March/April 2021 | Vol. 26 No. 2
Outdoor electric lighting systems have been in place for more than 140 years. As they progressed from incandescent to mercury vapor to sodium vapor, each new technology enhanced performance, decreased maintenance and improved efficiency…yet offered just a single service: illumination. In the past decade, light-emitting diodes (LEDs) continued this trend and are installed in 50 percent of streetlights but with a new wrinkle. LEDs are capable of unlocking a range of new opportunities to jurisdiction and organizations willing to capture them.
The key is the embedded electronics of the LED. For instance, the outdoor lighting system can dim lights as needed for routine energy savings or demand response programs; indicate device failures, and monitor performance for routine maintenance programs. But that is just the first step. Using a communications platform (4G, Bluetooth, etc.) with access to the internet, the system’s existing infrastructure allows the fixture (increasingly a luminaire) to collect and report data. Devices or sensors that monitor elements other than lighting also can be included. Weather conditions for local news stations, cameras for security, Wi-Fi hot spots, traffic and emergency service alerts—the list goes on.

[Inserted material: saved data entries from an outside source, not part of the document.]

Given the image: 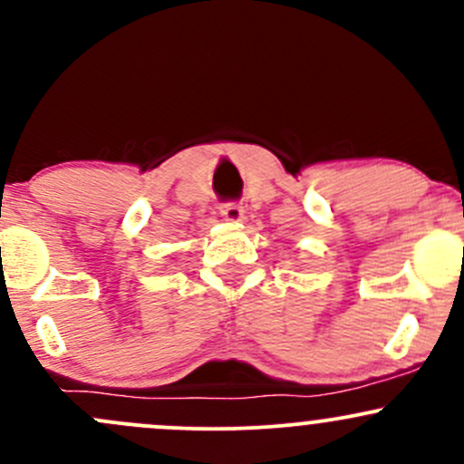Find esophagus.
Returning <instances> with one entry per match:
<instances>
[{
    "mask_svg": "<svg viewBox=\"0 0 464 464\" xmlns=\"http://www.w3.org/2000/svg\"><path fill=\"white\" fill-rule=\"evenodd\" d=\"M219 215H222L227 222H240L242 215H245V208L237 202H224L219 204Z\"/></svg>",
    "mask_w": 464,
    "mask_h": 464,
    "instance_id": "esophagus-1",
    "label": "esophagus"
}]
</instances>
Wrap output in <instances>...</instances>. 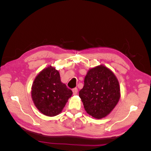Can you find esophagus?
<instances>
[{"instance_id":"obj_1","label":"esophagus","mask_w":151,"mask_h":151,"mask_svg":"<svg viewBox=\"0 0 151 151\" xmlns=\"http://www.w3.org/2000/svg\"><path fill=\"white\" fill-rule=\"evenodd\" d=\"M72 92H73V94L74 95H76L77 94V93H78V89H77V88H74L72 89Z\"/></svg>"}]
</instances>
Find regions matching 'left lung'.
Masks as SVG:
<instances>
[{"instance_id":"1","label":"left lung","mask_w":151,"mask_h":151,"mask_svg":"<svg viewBox=\"0 0 151 151\" xmlns=\"http://www.w3.org/2000/svg\"><path fill=\"white\" fill-rule=\"evenodd\" d=\"M79 95L86 111L93 118L101 119L108 115L119 101V83L109 68L100 65L87 72Z\"/></svg>"}]
</instances>
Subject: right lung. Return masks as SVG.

But only about eight percent of outdoor lighting installations included any network lighting controls to enable these applications. And since connected outdoor lighting is still in the early adoption phase, the lighting industry has to be vigorous about getting the word out about data value (collecting, organizing, and analyzing) to cities and end users (citizens) alike. The energy efficiency and life-cycle cost savings resulting from LED replacement projects are well documented and are a good point of departure to the wider opportunity. For instance, data from emergency service sensors can contribute to shorter response times and traffic monitoring and control can help improve traffic flow. Officials should be able to infer logically (and over time probably measure directly) how these sorts of enhancements are helping community quality of life. Just think of thousands of hours of cars idling vice moving and what that means for air quality.
For their part, NEMA Members are working to clarify and communicate the value of information by creating Standards that organize data into a common vocabulary that will support interoperability of systems and can assist in city management.
In addition to hosting advanced technologies and facilitating the collection and transmission of data, streetlights are advancing in other ways, too. For instance, scientists have been studying how outdoor lighting affects drivers, pedestrians, and neighborhood spaces. As reported in the article by Morgan Pattison, Senior Technical Advisor to DOE, this is the study object at the Virginia Tech Transportation Institute. This examination will help determine how to control connected outdoor lighting systems to adapt to changing conditions, optimizing lighting for specific applications.
Whether it is providing communities with cost savings, data collection, or fine-tuning lighting to different applications, the once quotidian streetlight continues to push the limits. NEMA companies have already made a nearly unmatched contribution to energy efficiency in lighting and other sectors. And now they are leading the way beyond efficiency to showcase the other forms of value lighting and electrical products more broadly enable for our modern economy and society. ei.